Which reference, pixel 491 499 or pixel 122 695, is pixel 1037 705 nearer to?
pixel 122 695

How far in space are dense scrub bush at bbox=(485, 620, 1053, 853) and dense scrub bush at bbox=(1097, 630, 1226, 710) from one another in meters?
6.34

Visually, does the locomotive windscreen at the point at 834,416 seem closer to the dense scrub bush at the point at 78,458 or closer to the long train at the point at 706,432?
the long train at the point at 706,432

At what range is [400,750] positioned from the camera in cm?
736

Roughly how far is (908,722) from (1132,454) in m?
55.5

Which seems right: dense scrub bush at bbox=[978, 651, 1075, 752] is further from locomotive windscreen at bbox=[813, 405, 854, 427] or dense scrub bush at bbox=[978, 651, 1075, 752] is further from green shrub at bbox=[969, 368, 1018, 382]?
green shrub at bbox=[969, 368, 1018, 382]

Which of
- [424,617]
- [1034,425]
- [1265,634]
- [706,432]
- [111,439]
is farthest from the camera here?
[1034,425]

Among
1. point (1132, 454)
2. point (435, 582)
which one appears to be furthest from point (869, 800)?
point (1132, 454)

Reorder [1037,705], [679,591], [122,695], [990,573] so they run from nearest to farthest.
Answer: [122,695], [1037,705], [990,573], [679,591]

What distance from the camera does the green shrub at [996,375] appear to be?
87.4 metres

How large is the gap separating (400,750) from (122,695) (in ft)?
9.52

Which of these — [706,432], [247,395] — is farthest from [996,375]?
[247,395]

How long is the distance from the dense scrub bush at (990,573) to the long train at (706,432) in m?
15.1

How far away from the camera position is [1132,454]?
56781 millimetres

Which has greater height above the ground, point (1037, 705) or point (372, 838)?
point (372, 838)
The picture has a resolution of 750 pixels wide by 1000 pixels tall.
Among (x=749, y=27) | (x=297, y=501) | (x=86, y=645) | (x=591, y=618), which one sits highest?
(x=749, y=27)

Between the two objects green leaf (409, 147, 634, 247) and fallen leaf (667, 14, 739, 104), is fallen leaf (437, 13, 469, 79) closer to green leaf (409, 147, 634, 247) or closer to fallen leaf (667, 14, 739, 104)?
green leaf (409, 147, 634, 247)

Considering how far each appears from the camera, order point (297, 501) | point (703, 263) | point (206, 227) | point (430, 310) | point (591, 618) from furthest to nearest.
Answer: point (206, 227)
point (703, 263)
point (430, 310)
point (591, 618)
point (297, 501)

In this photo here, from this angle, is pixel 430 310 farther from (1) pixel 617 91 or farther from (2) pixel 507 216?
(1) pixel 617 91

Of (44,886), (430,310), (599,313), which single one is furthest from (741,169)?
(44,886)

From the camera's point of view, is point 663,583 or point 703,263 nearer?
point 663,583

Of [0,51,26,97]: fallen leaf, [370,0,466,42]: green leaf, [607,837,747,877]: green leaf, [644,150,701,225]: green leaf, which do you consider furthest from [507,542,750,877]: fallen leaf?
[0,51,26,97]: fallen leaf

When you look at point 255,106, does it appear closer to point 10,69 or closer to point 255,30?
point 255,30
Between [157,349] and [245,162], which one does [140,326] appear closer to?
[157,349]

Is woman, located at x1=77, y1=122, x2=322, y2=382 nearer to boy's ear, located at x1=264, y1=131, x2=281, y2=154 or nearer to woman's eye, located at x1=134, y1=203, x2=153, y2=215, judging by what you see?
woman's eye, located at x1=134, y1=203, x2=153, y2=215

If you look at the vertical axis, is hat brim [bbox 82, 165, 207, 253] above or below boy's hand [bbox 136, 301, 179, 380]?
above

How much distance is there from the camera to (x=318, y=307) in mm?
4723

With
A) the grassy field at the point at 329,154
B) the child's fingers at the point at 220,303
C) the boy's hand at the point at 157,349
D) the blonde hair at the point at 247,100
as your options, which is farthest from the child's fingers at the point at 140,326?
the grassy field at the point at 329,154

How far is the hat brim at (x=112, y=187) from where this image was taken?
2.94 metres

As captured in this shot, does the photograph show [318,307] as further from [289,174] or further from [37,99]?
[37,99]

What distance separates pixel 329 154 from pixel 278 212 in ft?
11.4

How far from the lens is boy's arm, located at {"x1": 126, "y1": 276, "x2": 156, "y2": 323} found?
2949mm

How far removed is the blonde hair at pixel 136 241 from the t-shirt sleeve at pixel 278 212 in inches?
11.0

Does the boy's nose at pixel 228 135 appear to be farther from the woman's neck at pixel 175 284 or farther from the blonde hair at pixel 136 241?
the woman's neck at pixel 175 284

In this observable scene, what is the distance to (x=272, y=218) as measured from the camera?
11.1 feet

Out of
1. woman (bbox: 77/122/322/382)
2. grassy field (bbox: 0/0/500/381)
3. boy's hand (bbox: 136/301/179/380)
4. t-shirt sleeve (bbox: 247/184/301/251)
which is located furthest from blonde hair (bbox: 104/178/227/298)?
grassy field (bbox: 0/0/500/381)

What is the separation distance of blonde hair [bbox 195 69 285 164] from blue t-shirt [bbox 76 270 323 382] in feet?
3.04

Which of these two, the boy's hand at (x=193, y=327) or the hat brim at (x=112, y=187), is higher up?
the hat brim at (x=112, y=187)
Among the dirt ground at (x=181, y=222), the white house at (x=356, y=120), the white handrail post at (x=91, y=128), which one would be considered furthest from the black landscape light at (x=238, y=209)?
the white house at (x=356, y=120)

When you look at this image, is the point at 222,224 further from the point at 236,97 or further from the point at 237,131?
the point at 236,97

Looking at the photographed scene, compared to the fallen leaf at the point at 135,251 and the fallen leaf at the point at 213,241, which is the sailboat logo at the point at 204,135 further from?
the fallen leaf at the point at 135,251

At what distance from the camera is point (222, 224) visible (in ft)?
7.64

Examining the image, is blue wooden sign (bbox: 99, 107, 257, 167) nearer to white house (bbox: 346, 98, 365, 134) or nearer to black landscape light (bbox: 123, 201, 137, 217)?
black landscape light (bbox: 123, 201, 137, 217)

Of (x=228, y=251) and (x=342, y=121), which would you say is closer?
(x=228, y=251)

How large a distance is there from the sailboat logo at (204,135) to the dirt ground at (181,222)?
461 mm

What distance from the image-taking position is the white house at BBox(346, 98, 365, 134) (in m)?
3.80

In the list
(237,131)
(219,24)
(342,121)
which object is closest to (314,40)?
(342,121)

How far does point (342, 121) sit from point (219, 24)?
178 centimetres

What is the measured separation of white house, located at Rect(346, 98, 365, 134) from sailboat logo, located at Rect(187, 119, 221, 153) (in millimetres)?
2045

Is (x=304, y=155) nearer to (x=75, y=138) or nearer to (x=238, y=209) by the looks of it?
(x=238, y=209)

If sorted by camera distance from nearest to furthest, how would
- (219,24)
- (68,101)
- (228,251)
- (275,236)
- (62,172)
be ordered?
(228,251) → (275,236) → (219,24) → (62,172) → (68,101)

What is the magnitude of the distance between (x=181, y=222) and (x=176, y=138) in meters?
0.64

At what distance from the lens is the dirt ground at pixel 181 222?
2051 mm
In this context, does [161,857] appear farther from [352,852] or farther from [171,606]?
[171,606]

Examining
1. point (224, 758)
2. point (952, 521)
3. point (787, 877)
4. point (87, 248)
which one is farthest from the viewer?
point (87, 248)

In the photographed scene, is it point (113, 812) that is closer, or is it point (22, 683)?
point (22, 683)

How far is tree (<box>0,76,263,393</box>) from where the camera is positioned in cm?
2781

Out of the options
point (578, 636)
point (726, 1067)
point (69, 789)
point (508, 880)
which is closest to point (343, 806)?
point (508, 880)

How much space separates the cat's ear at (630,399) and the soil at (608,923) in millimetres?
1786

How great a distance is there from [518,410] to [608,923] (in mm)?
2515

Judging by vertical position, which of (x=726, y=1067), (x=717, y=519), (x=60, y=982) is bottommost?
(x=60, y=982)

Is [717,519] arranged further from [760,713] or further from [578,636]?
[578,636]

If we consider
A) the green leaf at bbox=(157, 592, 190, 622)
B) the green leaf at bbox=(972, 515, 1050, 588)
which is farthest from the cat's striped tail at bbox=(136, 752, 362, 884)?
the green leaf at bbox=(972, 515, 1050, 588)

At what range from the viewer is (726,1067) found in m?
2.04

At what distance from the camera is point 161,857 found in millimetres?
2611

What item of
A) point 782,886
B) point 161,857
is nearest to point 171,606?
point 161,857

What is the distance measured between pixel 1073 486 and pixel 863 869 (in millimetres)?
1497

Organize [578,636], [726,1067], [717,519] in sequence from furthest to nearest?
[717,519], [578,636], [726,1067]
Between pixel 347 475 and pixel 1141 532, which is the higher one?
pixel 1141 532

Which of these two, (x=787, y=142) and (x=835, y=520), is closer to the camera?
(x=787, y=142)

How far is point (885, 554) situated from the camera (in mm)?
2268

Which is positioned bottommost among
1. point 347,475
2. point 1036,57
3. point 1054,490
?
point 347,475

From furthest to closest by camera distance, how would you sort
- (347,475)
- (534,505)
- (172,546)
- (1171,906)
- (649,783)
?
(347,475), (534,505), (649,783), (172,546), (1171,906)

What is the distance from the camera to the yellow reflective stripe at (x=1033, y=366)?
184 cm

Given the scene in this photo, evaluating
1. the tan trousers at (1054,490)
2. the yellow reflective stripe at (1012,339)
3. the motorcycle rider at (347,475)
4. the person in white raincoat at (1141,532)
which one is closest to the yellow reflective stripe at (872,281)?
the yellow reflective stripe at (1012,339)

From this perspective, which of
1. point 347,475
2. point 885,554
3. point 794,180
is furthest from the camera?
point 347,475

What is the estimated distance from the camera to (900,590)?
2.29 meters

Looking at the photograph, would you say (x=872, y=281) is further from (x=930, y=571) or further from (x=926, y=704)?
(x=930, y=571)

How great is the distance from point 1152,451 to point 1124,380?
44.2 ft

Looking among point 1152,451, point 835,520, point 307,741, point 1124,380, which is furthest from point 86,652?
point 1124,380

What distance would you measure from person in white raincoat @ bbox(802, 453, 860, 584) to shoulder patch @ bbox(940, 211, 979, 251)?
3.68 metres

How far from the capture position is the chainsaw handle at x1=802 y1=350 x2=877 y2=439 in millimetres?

Problem to solve →
Could you give the data again from its start through the line with "87.4 metres", switching "dense scrub bush" to "low thicket" and leaving everything else unchanged?

The output →
Which reference, pixel 491 499 or pixel 122 695, is pixel 1037 705 nearer to?
pixel 122 695

How far in space are low thicket at bbox=(485, 620, 1053, 853) and low thicket at bbox=(1097, 630, 1226, 710) from one another in meters?
6.34

Visually, does the locomotive windscreen at the point at 834,416 seem closer to the low thicket at the point at 78,458 or closer to the long train at the point at 706,432?
the long train at the point at 706,432

At what range is [400,750] positioned from the camera in cm?
736

Roughly how far is (908,722) from (1132,454) in m?
55.5

Which seems right: low thicket at bbox=[978, 651, 1075, 752] is further from locomotive windscreen at bbox=[813, 405, 854, 427] or low thicket at bbox=[978, 651, 1075, 752] is further from green shrub at bbox=[969, 368, 1018, 382]?
green shrub at bbox=[969, 368, 1018, 382]

Which of
- [424,617]
- [1034,425]
- [1265,634]
- [706,432]
- [111,439]
is farthest from the camera here?
[1034,425]

Among
1. point (1132, 454)
2. point (435, 582)
which one appears to be furthest from point (869, 800)?
point (1132, 454)

Reorder [1037,705], [679,591], [122,695], [990,573] so they run from nearest to farthest.
Answer: [122,695], [1037,705], [990,573], [679,591]

What distance from the camera does the green shrub at [996,375] appear to be?
87.4 metres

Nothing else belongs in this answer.